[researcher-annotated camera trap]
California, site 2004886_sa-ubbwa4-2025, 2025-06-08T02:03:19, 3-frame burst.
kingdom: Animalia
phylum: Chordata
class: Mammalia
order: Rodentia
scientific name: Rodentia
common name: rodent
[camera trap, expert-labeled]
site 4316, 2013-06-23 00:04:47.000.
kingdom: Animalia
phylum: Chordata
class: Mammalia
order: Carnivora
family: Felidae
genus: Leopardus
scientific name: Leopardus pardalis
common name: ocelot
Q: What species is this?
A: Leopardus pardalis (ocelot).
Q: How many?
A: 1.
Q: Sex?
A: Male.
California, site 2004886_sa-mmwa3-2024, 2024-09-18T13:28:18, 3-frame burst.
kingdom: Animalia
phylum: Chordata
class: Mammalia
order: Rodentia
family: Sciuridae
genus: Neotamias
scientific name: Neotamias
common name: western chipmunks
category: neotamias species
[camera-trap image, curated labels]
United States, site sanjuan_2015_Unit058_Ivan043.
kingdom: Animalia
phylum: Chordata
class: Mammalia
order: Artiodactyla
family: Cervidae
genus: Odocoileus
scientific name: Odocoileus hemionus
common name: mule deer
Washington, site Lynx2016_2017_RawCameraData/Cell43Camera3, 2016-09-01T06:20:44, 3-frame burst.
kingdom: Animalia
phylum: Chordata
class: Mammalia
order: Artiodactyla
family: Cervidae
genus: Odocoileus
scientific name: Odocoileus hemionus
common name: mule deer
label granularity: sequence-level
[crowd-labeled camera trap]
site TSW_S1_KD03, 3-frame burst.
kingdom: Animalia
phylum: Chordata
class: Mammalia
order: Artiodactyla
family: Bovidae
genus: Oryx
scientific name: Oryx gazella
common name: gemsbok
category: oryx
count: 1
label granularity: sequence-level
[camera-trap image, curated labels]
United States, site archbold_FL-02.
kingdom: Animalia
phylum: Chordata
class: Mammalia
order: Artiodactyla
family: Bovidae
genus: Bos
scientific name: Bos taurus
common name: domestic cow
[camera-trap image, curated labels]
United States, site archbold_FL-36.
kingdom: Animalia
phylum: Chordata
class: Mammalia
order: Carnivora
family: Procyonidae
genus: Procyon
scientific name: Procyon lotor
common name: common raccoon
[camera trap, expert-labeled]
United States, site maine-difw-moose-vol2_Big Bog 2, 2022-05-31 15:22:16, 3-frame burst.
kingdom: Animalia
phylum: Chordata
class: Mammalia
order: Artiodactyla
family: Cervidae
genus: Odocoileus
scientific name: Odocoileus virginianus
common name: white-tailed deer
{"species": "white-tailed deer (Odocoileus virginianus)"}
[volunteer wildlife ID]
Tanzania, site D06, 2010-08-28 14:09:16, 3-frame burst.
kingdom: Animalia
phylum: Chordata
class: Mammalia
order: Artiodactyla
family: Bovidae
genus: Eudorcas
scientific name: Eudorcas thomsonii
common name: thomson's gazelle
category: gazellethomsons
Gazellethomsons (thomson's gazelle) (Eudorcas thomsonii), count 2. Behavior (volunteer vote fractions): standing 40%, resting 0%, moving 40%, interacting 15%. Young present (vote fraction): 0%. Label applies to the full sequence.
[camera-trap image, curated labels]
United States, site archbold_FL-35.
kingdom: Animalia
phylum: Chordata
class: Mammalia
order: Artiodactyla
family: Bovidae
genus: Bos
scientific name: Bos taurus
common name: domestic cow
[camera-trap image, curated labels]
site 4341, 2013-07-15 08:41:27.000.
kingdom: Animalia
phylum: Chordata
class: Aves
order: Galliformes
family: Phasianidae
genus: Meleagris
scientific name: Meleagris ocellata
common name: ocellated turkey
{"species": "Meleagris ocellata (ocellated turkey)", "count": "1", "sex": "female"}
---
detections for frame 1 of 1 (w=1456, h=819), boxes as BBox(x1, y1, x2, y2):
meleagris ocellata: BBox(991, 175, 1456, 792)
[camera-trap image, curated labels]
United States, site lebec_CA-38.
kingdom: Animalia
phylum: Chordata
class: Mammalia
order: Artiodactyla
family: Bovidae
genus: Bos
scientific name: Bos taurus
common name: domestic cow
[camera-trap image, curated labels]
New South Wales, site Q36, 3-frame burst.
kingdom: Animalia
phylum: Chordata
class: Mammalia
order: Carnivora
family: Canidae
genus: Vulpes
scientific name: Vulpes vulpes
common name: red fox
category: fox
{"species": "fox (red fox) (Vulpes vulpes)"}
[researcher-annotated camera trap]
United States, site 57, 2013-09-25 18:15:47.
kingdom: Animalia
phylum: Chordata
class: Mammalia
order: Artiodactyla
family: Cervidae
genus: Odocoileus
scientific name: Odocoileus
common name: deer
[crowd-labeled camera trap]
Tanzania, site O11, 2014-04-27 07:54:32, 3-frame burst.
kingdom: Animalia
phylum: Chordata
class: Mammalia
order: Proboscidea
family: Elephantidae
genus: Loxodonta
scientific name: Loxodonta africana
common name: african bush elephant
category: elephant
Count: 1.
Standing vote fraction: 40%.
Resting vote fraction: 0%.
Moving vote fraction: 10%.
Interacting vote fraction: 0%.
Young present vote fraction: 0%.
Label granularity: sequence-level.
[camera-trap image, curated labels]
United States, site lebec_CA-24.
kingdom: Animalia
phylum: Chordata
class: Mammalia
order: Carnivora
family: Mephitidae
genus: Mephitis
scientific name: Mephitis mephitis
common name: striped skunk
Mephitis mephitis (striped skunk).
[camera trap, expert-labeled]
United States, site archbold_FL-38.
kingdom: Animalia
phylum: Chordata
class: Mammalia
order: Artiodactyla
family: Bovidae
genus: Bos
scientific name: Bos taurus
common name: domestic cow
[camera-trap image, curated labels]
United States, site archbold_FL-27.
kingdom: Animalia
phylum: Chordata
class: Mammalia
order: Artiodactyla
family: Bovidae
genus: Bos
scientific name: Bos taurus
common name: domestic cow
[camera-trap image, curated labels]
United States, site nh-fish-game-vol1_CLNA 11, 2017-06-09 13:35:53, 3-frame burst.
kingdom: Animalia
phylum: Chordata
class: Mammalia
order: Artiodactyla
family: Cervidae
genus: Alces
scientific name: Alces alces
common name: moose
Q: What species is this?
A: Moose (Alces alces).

## HOW TO COMPLETE THIS TASK
Retype all of the listing exactly, leaving out no line.

## YOUR SOLUTION
[researcher-annotated camera trap]
California, site 2004886_sa-ubbwa4-2025, 2025-06-08T02:03:19, 3-frame burst.
kingdom: Animalia
phylum: Chordata
class: Mammalia
order: Rodentia
scientific name: Rodentia
common name: rodent
[camera trap, expert-labeled]
site 4316, 2013-06-23 00:04:47.000.
kingdom: Animalia
phylum: Chordata
class: Mammalia
order: Carnivora
family: Felidae
genus: Leopardus
scientific name: Leopardus pardalis
common name: ocelot
Q: What species is this?
A: Leopardus pardalis (ocelot).
Q: How many?
A: 1.
Q: Sex?
A: Male.
California, site 2004886_sa-mmwa3-2024, 2024-09-18T13:28:18, 3-frame burst.
kingdom: Animalia
phylum: Chordata
class: Mammalia
order: Rodentia
family: Sciuridae
genus: Neotamias
scientific name: Neotamias
common name: western chipmunks
category: neotamias species
[camera-trap image, curated labels]
United States, site sanjuan_2015_Unit058_Ivan043.
kingdom: Animalia
phylum: Chordata
class: Mammalia
order: Artiodactyla
family: Cervidae
genus: Odocoileus
scientific name: Odocoileus hemionus
common name: mule deer
Washington, site Lynx2016_2017_RawCameraData/Cell43Camera3, 2016-09-01T06:20:44, 3-frame burst.
kingdom: Animalia
phylum: Chordata
class: Mammalia
order: Artiodactyla
family: Cervidae
genus: Odocoileus
scientific name: Odocoileus hemionus
common name: mule deer
label granularity: sequence-level
[crowd-labeled camera trap]
site TSW_S1_KD03, 3-frame burst.
kingdom: Animalia
phylum: Chordata
class: Mammalia
order: Artiodactyla
family: Bovidae
genus: Oryx
scientific name: Oryx gazella
common name: gemsbok
category: oryx
count: 1
label granularity: sequence-level
[camera-trap image, curated labels]
United States, site archbold_FL-02.
kingdom: Animalia
phylum: Chordata
class: Mammalia
order: Artiodactyla
family: Bovidae
genus: Bos
scientific name: Bos taurus
common name: domestic cow
[camera-trap image, curated labels]
United States, site archbold_FL-36.
kingdom: Animalia
phylum: Chordata
class: Mammalia
order: Carnivora
family: Procyonidae
genus: Procyon
scientific name: Procyon lotor
common name: common raccoon
[camera trap, expert-labeled]
United States, site maine-difw-moose-vol2_Big Bog 2, 2022-05-31 15:22:16, 3-frame burst.
kingdom: Animalia
phylum: Chordata
class: Mammalia
order: Artiodactyla
family: Cervidae
genus: Odocoileus
scientific name: Odocoileus virginianus
common name: white-tailed deer
{"species": "white-tailed deer (Odocoileus virginianus)"}
[volunteer wildlife ID]
Tanzania, site D06, 2010-08-28 14:09:16, 3-frame burst.
kingdom: Animalia
phylum: Chordata
class: Mammalia
order: Artiodactyla
family: Bovidae
genus: Eudorcas
scientific name: Eudorcas thomsonii
common name: thomson's gazelle
category: gazellethomsons
Gazellethomsons (thomson's gazelle) (Eudorcas thomsonii), count 2. Behavior (volunteer vote fractions): standing 40%, resting 0%, moving 40%, interacting 15%. Young present (vote fraction): 0%. Label applies to the full sequence.
[camera-trap image, curated labels]
United States, site archbold_FL-35.
kingdom: Animalia
phylum: Chordata
class: Mammalia
order: Artiodactyla
family: Bovidae
genus: Bos
scientific name: Bos taurus
common name: domestic cow
[camera-trap image, curated labels]
site 4341, 2013-07-15 08:41:27.000.
kingdom: Animalia
phylum: Chordata
class: Aves
order: Galliformes
family: Phasianidae
genus: Meleagris
scientific name: Meleagris ocellata
common name: ocellated turkey
{"species": "Meleagris ocellata (ocellated turkey)", "count": "1", "sex": "female"}
---
detections for frame 1 of 1 (w=1456, h=819), boxes as BBox(x1, y1, x2, y2):
meleagris ocellata: BBox(991, 175, 1456, 792)
[camera-trap image, curated labels]
United States, site lebec_CA-38.
kingdom: Animalia
phylum: Chordata
class: Mammalia
order: Artiodactyla
family: Bovidae
genus: Bos
scientific name: Bos taurus
common name: domestic cow
[camera-trap image, curated labels]
New South Wales, site Q36, 3-frame burst.
kingdom: Animalia
phylum: Chordata
class: Mammalia
order: Carnivora
family: Canidae
genus: Vulpes
scientific name: Vulpes vulpes
common name: red fox
category: fox
{"species": "fox (red fox) (Vulpes vulpes)"}
[researcher-annotated camera trap]
United States, site 57, 2013-09-25 18:15:47.
kingdom: Animalia
phylum: Chordata
class: Mammalia
order: Artiodactyla
family: Cervidae
genus: Odocoileus
scientific name: Odocoileus
common name: deer
[crowd-labeled camera trap]
Tanzania, site O11, 2014-04-27 07:54:32, 3-frame burst.
kingdom: Animalia
phylum: Chordata
class: Mammalia
order: Proboscidea
family: Elephantidae
genus: Loxodonta
scientific name: Loxodonta africana
common name: african bush elephant
category: elephant
Count: 1.
Standing vote fraction: 40%.
Resting vote fraction: 0%.
Moving vote fraction: 10%.
Interacting vote fraction: 0%.
Young present vote fraction: 0%.
Label granularity: sequence-level.
[camera-trap image, curated labels]
United States, site lebec_CA-24.
kingdom: Animalia
phylum: Chordata
class: Mammalia
order: Carnivora
family: Mephitidae
genus: Mephitis
scientific name: Mephitis mephitis
common name: striped skunk
Mephitis mephitis (striped skunk).
[camera trap, expert-labeled]
United States, site archbold_FL-38.
kingdom: Animalia
phylum: Chordata
class: Mammalia
order: Artiodactyla
family: Bovidae
genus: Bos
scientific name: Bos taurus
common name: domestic cow
[camera-trap image, curated labels]
United States, site archbold_FL-27.
kingdom: Animalia
phylum: Chordata
class: Mammalia
order: Artiodactyla
family: Bovidae
genus: Bos
scientific name: Bos taurus
common name: domestic cow
[camera-trap image, curated labels]
United States, site nh-fish-game-vol1_CLNA 11, 2017-06-09 13:35:53, 3-frame burst.
kingdom: Animalia
phylum: Chordata
class: Mammalia
order: Artiodactyla
family: Cervidae
genus: Alces
scientific name: Alces alces
common name: moose
Q: What species is this?
A: Moose (Alces alces).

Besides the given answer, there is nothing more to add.